03/20/2015 04:10 pm ET Updated May 20, 2015

The Number One Thing Every (Young) Entrepreneur Should Do First

Inspired by Mark Zuckerberg, the young entrepreneurs I meet often think the best way to succeed is to drop out of college and launch their startups immediately. They've got no time to waste.

But if you really want to build a company that changes the world, I recommend a contrarian approach: Get a job at a well-known company for a year or two, like another famous college dropout, Steve Jobs. Before Jobs co-founded Apple in 1976, he worked for Atari, the video game maker that invented Pong. The two years he spent there influenced everything from the components he later used in Apple's computers to the culture at Apple, where work was about having fun.

This advice might sound like blasphemy from the founder of the Young Entrepreneurs' Organization (EO today). However, among the entrepreneurs we advise at my firm Gazelles and that I've studied for my recent book Scaling Up, companies scale-up further, faster if they are launched with intact teams, spun-out from larger companies. This is because one of the biggest obstacles to growth is not knowing how to establish the scalable infrastructure for building a substantial-sized company. The best way to learn how to scale is to spend some time working for a behemoth organization. Giant firms may have large bloated bureaucracies, but those in the FORTUNE 500 still generate 2.5 times the revenue per employee than many small to midsize firms.

So how do you find the right company to join? Research those in your industry with the best leadership training programs and finagle your way into getting a job there. Chief Executive publishes an annual list of the best companies for leaders. This year, General Electric was number one, IBM placed second, and P&G came in third among public companies; Deloitte, Hilti (surprised?), and Dell were the top three private firms with the best leadership training.

Once you're situated in your cubicle, keep your head down. Work hard. Volunteer for a nasty project no one wants to do. If it succeeds, you'll quickly be invited into the inner circle. And if the project fails, no one will blame you. You're better off making mistakes on someone else's dime than your own.

Make friends with your colleagues and attend every conference you can. Figure out whom you'd like to help you launch your startup, so you don't have to go it alone. Harvard Business School professor Noam Wasserman, author of The Founder's Dilemmas, discovered that companies' founding teams are most stable when the members have a prior professional relationship. That's why startup accelerators like Techstars prefer teams of founders to solo entrepreneurs.

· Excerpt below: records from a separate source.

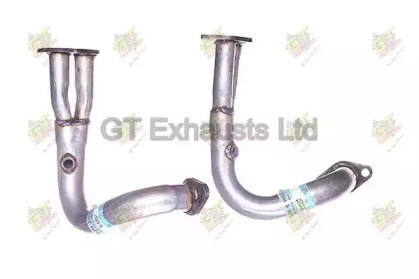 Трубка GT Exhausts G301007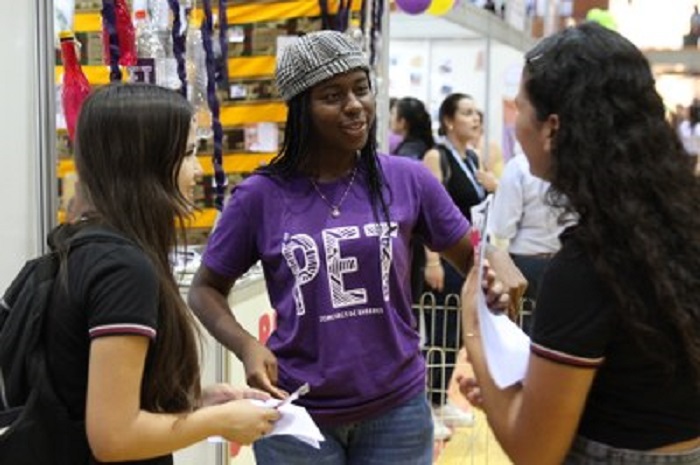 Mostra de Cursos reúne estudantes e ajuda a inspirar escolhas profissionais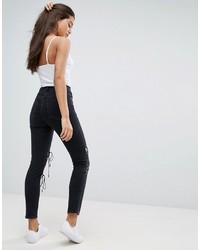 Jean noir Asos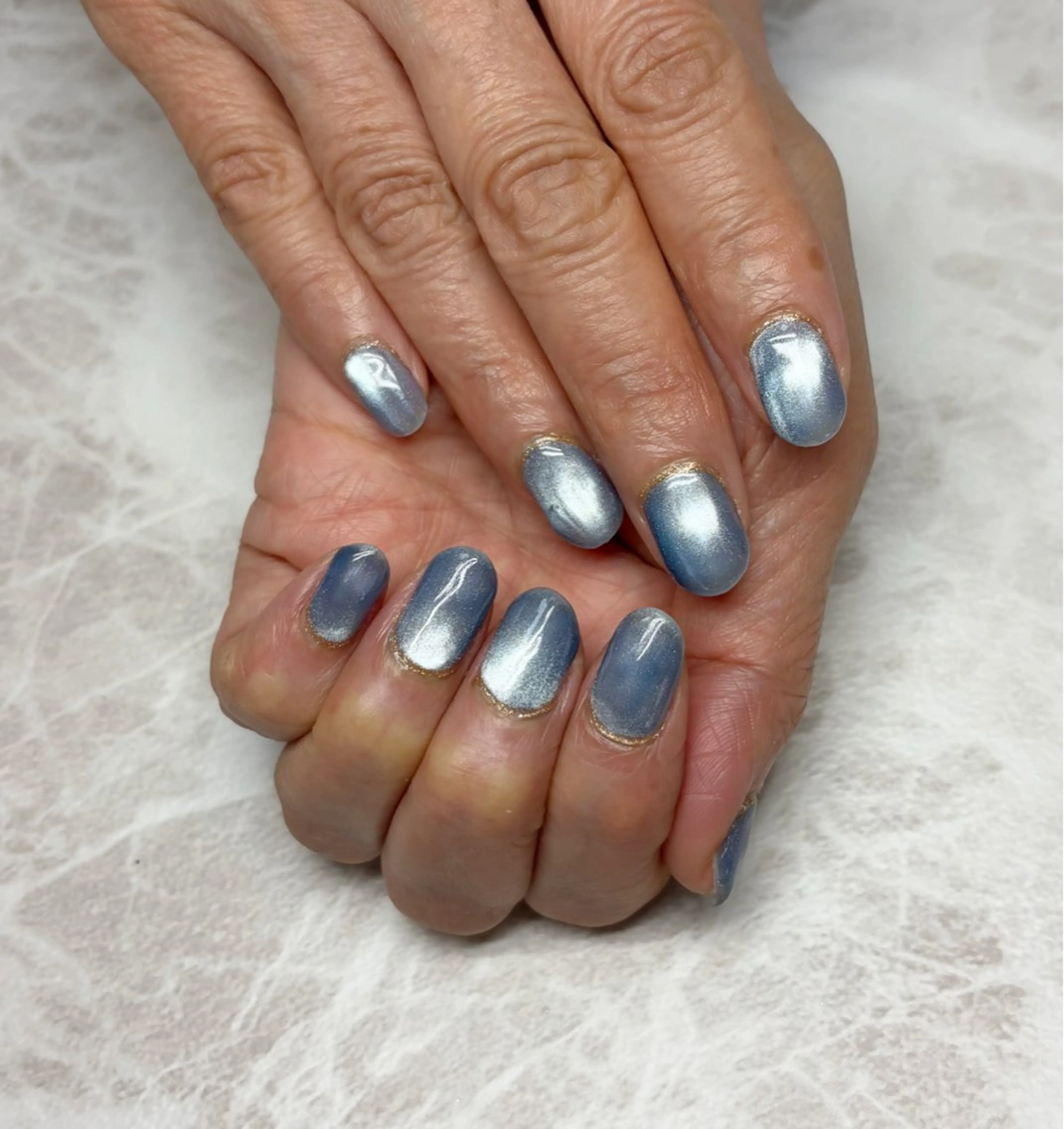 ネイル ハンドネイル ゆぴねいる所属・ゆぴねいる yupinailのネイルデザイン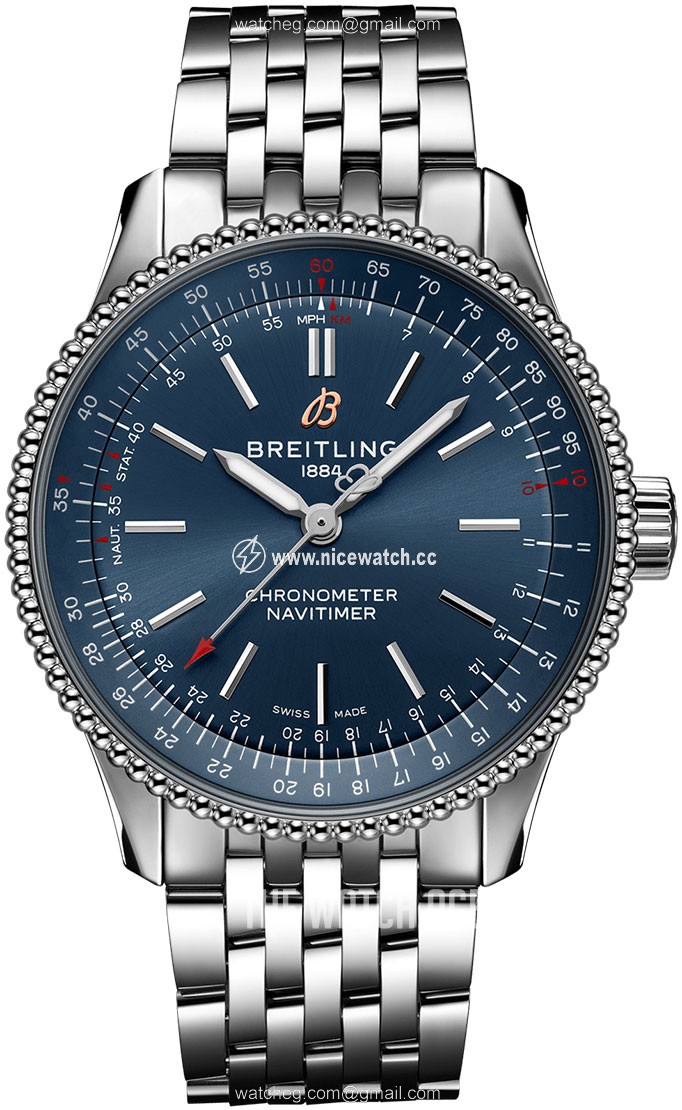 Breitling Navitimer Automatic 35 Automatic winding Ladies Dress / Sport A17395161C1A1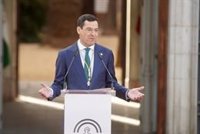 Moreno dará este domingo las "últimas pinceladas" a la composición del nuevo Gobierno andaluz, que anunciará el lunes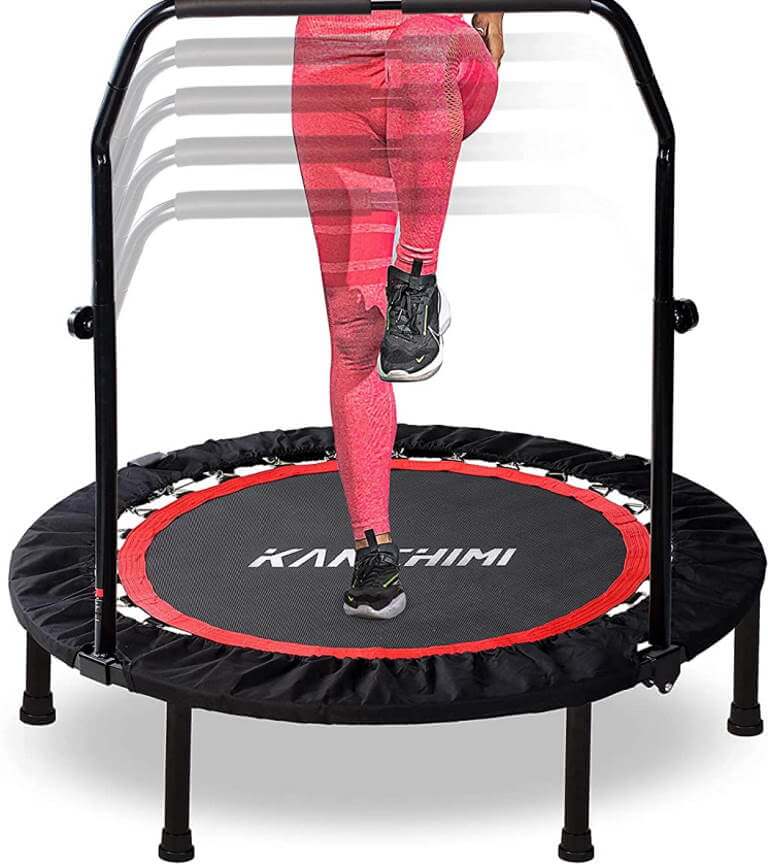 kanchimi fitness trampoline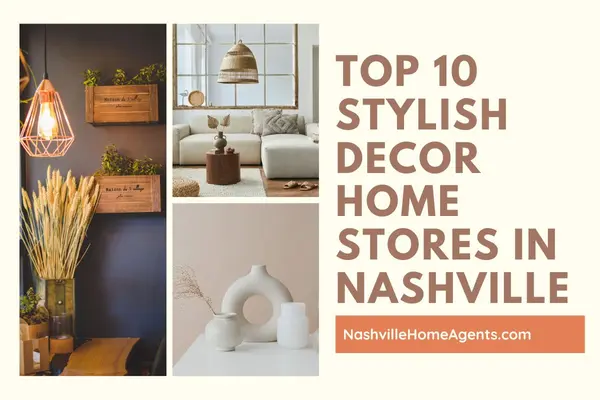 Top 10 Stylish Decor Home Stores in Nashville,Jon Sexton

Once you're ready to start your company, do it in the evenings or on the weekends. Stay stealth. Then jump ship with your co-founders.

Should you work in the corporate trenches for 20 years? Of course not. Once you've put in a year or two at a big company, you'll have learned what you need to know and picked up a valuable calling card. It's like going to Harvard. You've gotten your ticket punched. It doesn't much matter whether you were there 10 months or 10 years. What matters is how you use the knowledge and connections you picked up to create a killer business.